Fyodor Pavlovitch was all his life fond of acting, of suddenly
playing an unexpected part, sometimes without any motive for doing so,
and even to his own direct disadvantage, as, for instance, in the
present case. This habit, however, is characteristic of a very great
number of people, some of them very clever ones, not like Fyodor
Pavlovitch. Pyotr Alexandrovitch carried the business through
vigorously, and was appointed, with Fyodor Pavlovitch, joint
guardian of the child, who had a small property, a house and land,
left him by his mother. Mitya did, in fact, pass into this cousin's
keeping, but as the latter had no family of his own, and after
securing the revenues of his estates was in haste to return at once to
Paris, he left the boy in charge of one of his cousins, a lady
living in Moscow. It came to pass that, settling permanently in
Paris he, too, forgot the child, especially when the Revolution of
February broke out, making an impression on his mind that he
remembered all the rest of his life. The Moscow lady died, and Mitya
passed into the care of one of her married daughters. I believe he
changed his home a fourth time later on. I won't enlarge upon that
now, as I shall have much to tell later of Fyodor Pavlovitch's
firstborn, and must confine myself now to the most essential facts
about him, without which I could not begin my story.

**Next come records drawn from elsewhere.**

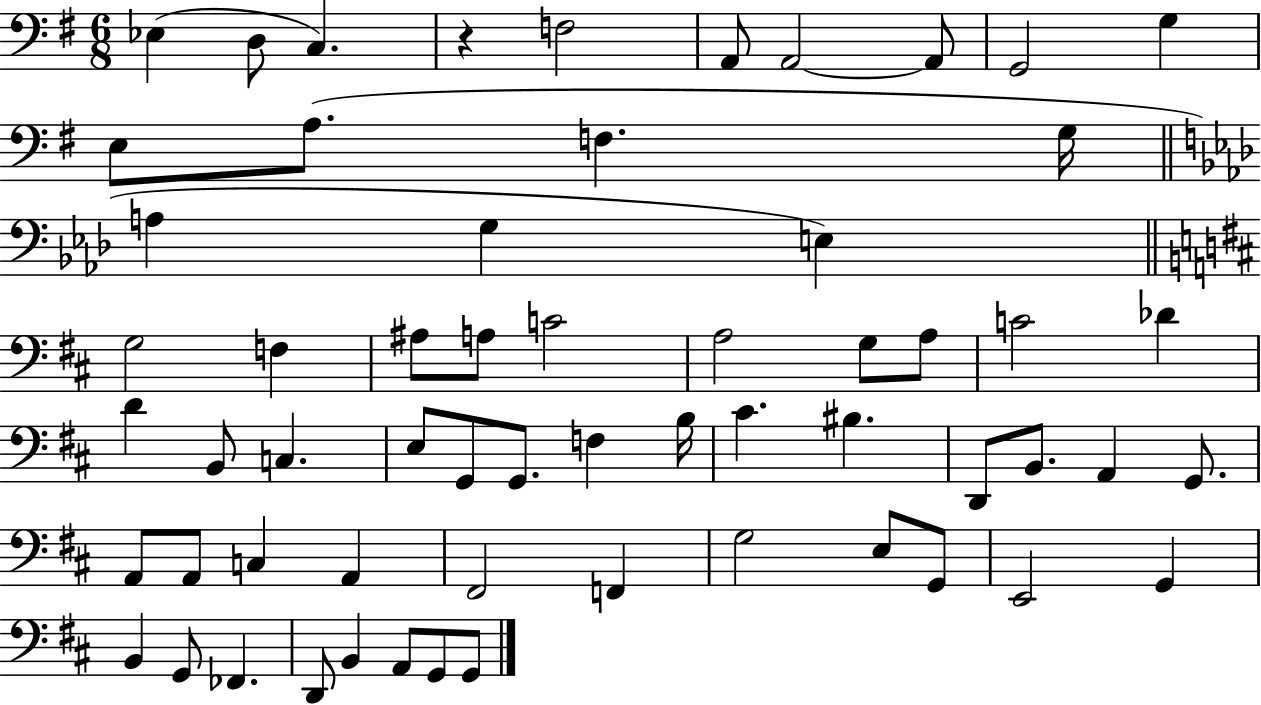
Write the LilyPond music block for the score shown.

{
  \clef bass
  \numericTimeSignature
  \time 6/8
  \key g \major
  ees4( d8 c4.) | r4 f2 | a,8 a,2~~ a,8 | g,2 g4 | \break e8 a8.( f4. g16 | \bar "||" \break \key f \minor a4 g4 e4) | \bar "||" \break \key b \minor g2 f4 | ais8 a8 c'2 | a2 g8 a8 | c'2 des'4 | \break d'4 b,8 c4. | e8 g,8 g,8. f4 b16 | cis'4. bis4. | d,8 b,8. a,4 g,8. | \break a,8 a,8 c4 a,4 | fis,2 f,4 | g2 e8 g,8 | e,2 g,4 | \break b,4 g,8 fes,4. | d,8 b,4 a,8 g,8 g,8 | \bar "|."
}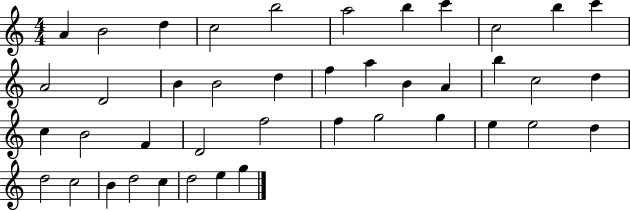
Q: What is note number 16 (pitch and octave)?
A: D5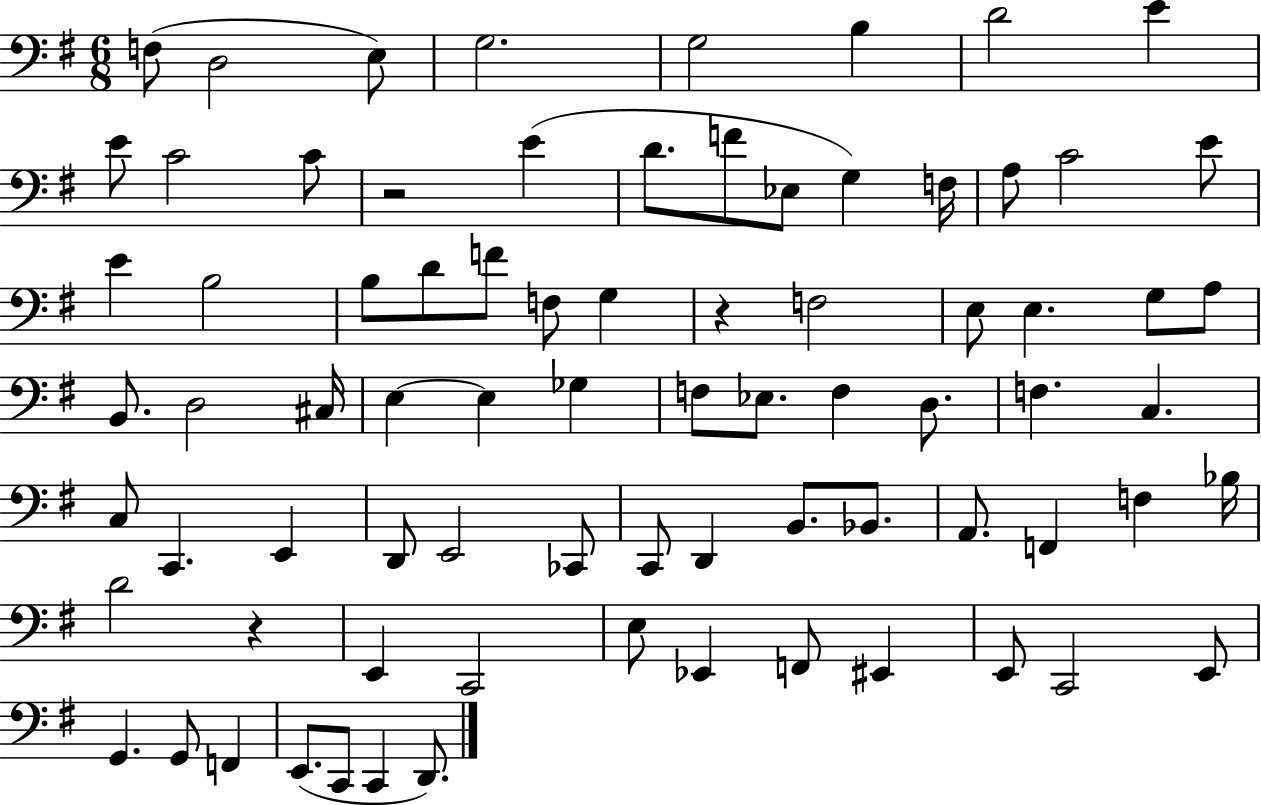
X:1
T:Untitled
M:6/8
L:1/4
K:G
F,/2 D,2 E,/2 G,2 G,2 B, D2 E E/2 C2 C/2 z2 E D/2 F/2 _E,/2 G, F,/4 A,/2 C2 E/2 E B,2 B,/2 D/2 F/2 F,/2 G, z F,2 E,/2 E, G,/2 A,/2 B,,/2 D,2 ^C,/4 E, E, _G, F,/2 _E,/2 F, D,/2 F, C, C,/2 C,, E,, D,,/2 E,,2 _C,,/2 C,,/2 D,, B,,/2 _B,,/2 A,,/2 F,, F, _B,/4 D2 z E,, C,,2 E,/2 _E,, F,,/2 ^E,, E,,/2 C,,2 E,,/2 G,, G,,/2 F,, E,,/2 C,,/2 C,, D,,/2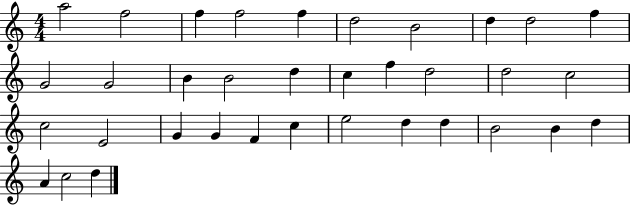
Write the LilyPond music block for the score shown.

{
  \clef treble
  \numericTimeSignature
  \time 4/4
  \key c \major
  a''2 f''2 | f''4 f''2 f''4 | d''2 b'2 | d''4 d''2 f''4 | \break g'2 g'2 | b'4 b'2 d''4 | c''4 f''4 d''2 | d''2 c''2 | \break c''2 e'2 | g'4 g'4 f'4 c''4 | e''2 d''4 d''4 | b'2 b'4 d''4 | \break a'4 c''2 d''4 | \bar "|."
}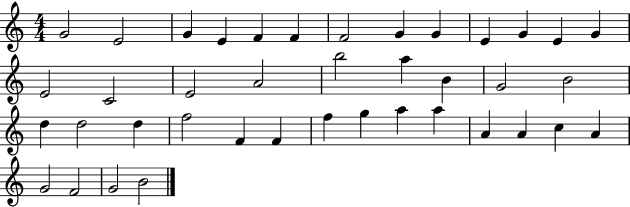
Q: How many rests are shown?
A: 0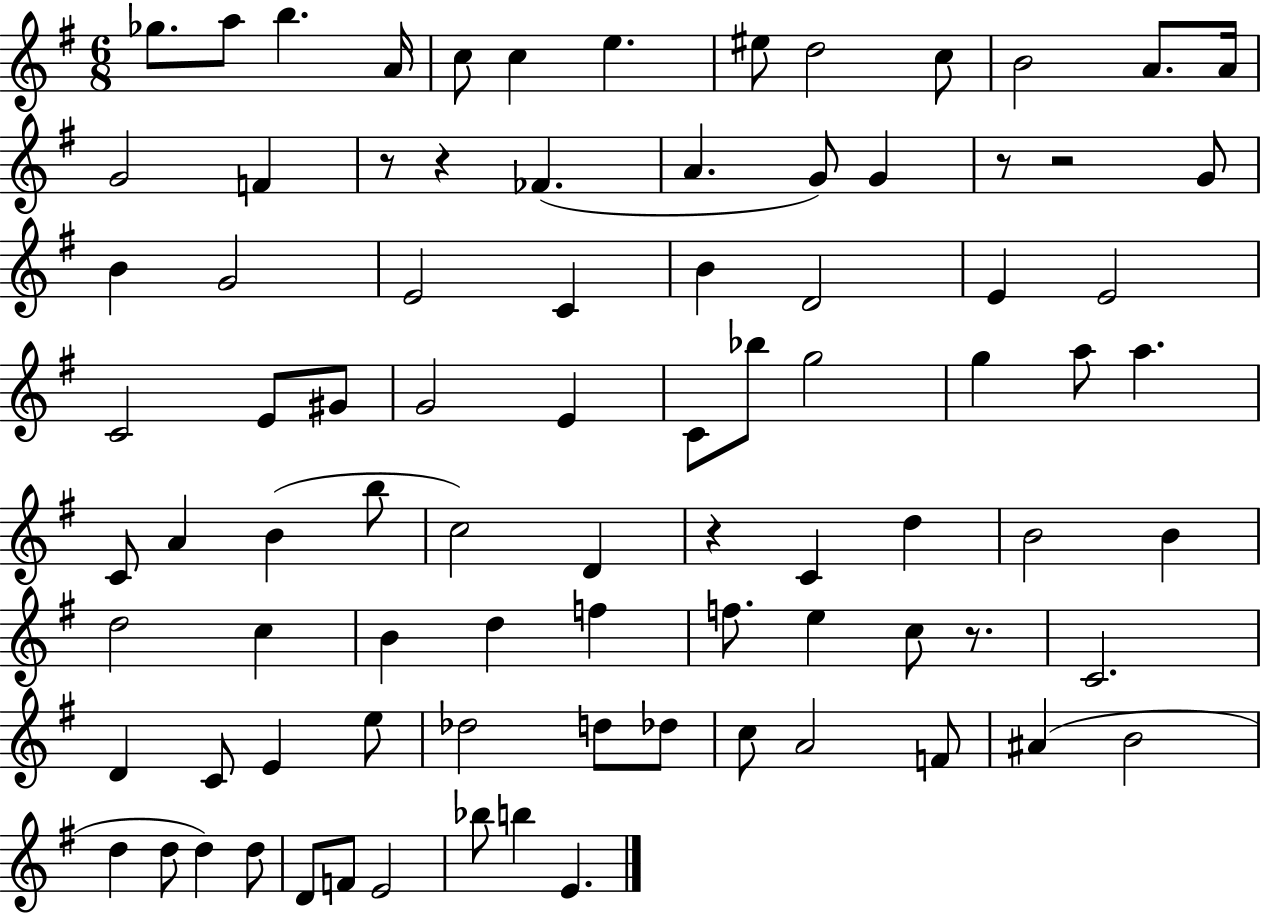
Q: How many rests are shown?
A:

In the first place, this Mitya, or rather Dmitri Fyodorovitch, was
the only one of Fyodor Pavlovitch's three sons who grew up in the
belief that he had property, and that he would be independent on
coming of age. He spent an irregular boyhood and youth. He did not
finish his studies at the gymnasium, he got into a military school,
then went to the Caucasus, was promoted, fought a duel, and was
degraded to the ranks, earned promotion again, led a wild life, and
spent a good deal of money. He did not begin to receive any income
from Fyodor Pavlovitch until he came of age, and until then got into
debt. He saw and knew his father, Fyodor Pavlovitch, for the first
time on coming of age, when he visited our neighbourhood on purpose to
settle with him about his property. He seems not to have liked his
father. He did not stay long with him, and made haste to get away,
having only succeeded in obtaining a sum of money, and entering into
an agreement for future payments from the estate, of the revenues
and value of which he was unable (a fact worthy of note), upon this
occasion, to get a statement from his father. Fyodor Pavlovitch
remarked for the first time then (this, too, should be noted) that
Mitya had a vague and exaggerated idea of his property. Fyodor
Pavlovitch was very well satisfied with this, as it fell in with his
own designs. He gathered only that the young man was frivolous,
unruly, of violent passions, impatient, and dissipated, and that if he
could only obtain ready money he would be satisfied, although only, of
course, a short time. So Fyodor Pavlovitch began to take advantage
of this fact, sending him from time to time small doles,
instalments. In the end, when four years later, Mitya, losing
patience, came a second time to our little town to settle up once
for all with his father, it turned out to his amazement that he had
nothing, that it was difficult to get an account even, that he had
received the whole value of his property in sums of money from
Fyodor Pavlovitch, and was perhaps even in debt to him, that by
various agreements into which he had, of his own desire, entered at
various previous dates, he had no right to expect anything more, and
so on, and so on. The young man was overwhelmed, suspected deceit
and cheating, and was almost beside himself. And, indeed, this
circumstance led to the catastrophe, the account of which forms the
subject of my first introductory story, or rather the external side of
it. But before I pass to that story I must say a little of Fyodor
Pavlovitch's other two sons, and of their origin.